======== SUPPLIED TEXT
Saturday, November 22, 2008

From The Grave

The long wooden coffin sat six feet in the ground, regulation depth. It was made of a pretty light wood, not at all glossy, with deeper colored wood grain running from top to bottom. On either end of the coffin was a triangle, a kind of light embellishment. The base of the triangle was parallel to the end of the coffin’s edge and the pointed crown faced into the center of the long box. Within the two triangles, separated by five feet of smooth blond wood, the wooden grains ran perpendicular and created a beautiful juxtaposition of shapes. On top of the coffin, in the space where the heart center might be if the body’s head was closer to the blacktop drive and the gathered mourners in black, was a wooden star of David, which was about the size of a man’s outstretched hand. The coffin was simple and humble and made of matter easily absorbed into the earth. The female rabbi stood beside the rectangular hole, facing the small group that had their backs towards the empty cemetery drive, empty except for the limo parked five feet away and the four other midsize cars that stood parked and silent. The rabbi wore an outdated dress from the early 90s, made of mostly purple fabric that had abundant square swatches different colors and multiple pockets. She led the people in prayer. Twenty voices lifted into the air, a low mumbling of vowels and consonants…
Yit'gadal v'yit'kadash sh'mei raba….
================
======== LISTED RECORDS
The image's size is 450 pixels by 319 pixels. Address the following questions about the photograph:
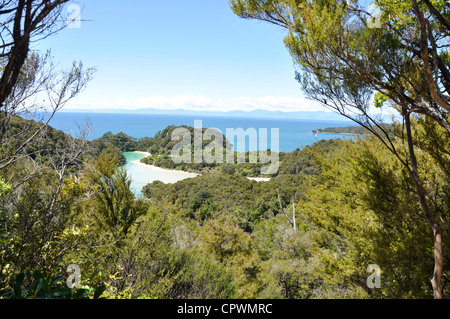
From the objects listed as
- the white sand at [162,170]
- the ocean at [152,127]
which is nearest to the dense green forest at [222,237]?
the ocean at [152,127]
================
> _WHAT THIS EXERCISE ASKS_:
a: In the funeral story, what was placed on top of the coffin?
b: Pick up the funeral story after its final line and continue it.

> _EXERCISE RESULTS_:
a: A wooden star of David, about the size of a man's outstretched hand.

b:
Their eyes were fixed on the small piece of cardstock that the cemetery officiate had handed them.
They said it in unison. The left side of the card was in Hebrew, the other was the phonetical translation of the prayer into English letters.
I did not say the prayer, the words had no more meaning than if I had been watching a Korean soap opera. I did not fall back into the pleasant embrace of a half hearted ritual that I had memorized twenty years ago. I heard the prayer buzzing in the background and I heard the sobbing of the widow on my right. Someone handed me a box of tissues and I wiped some fallen tears from her eyes. I held the box of Kleenex with both hands and stared at the coffin. I let my gaze soften and focused on the feeling of pain and energy that radiated and pulsed in my chest. I looked at the box in the ground, containing a man, a Being in transit. I saw a box just a little below the surface of the earth. "The EARTH!" I thought to myself. And the feeling of amazement and wonder coursed through me. This is the earth. It seems like such a simple statement, such an ordinary fact, but the realization that we are indeed upon a sustainable mound of soil and magma and liquid fire that continually transforms itself felt infinitely more real as I looked at the box which contained my grandfather. I felt the ground under my thin shoes a bit more distinctly. The smallness of our state hit me like a loving hand and my mind quieted.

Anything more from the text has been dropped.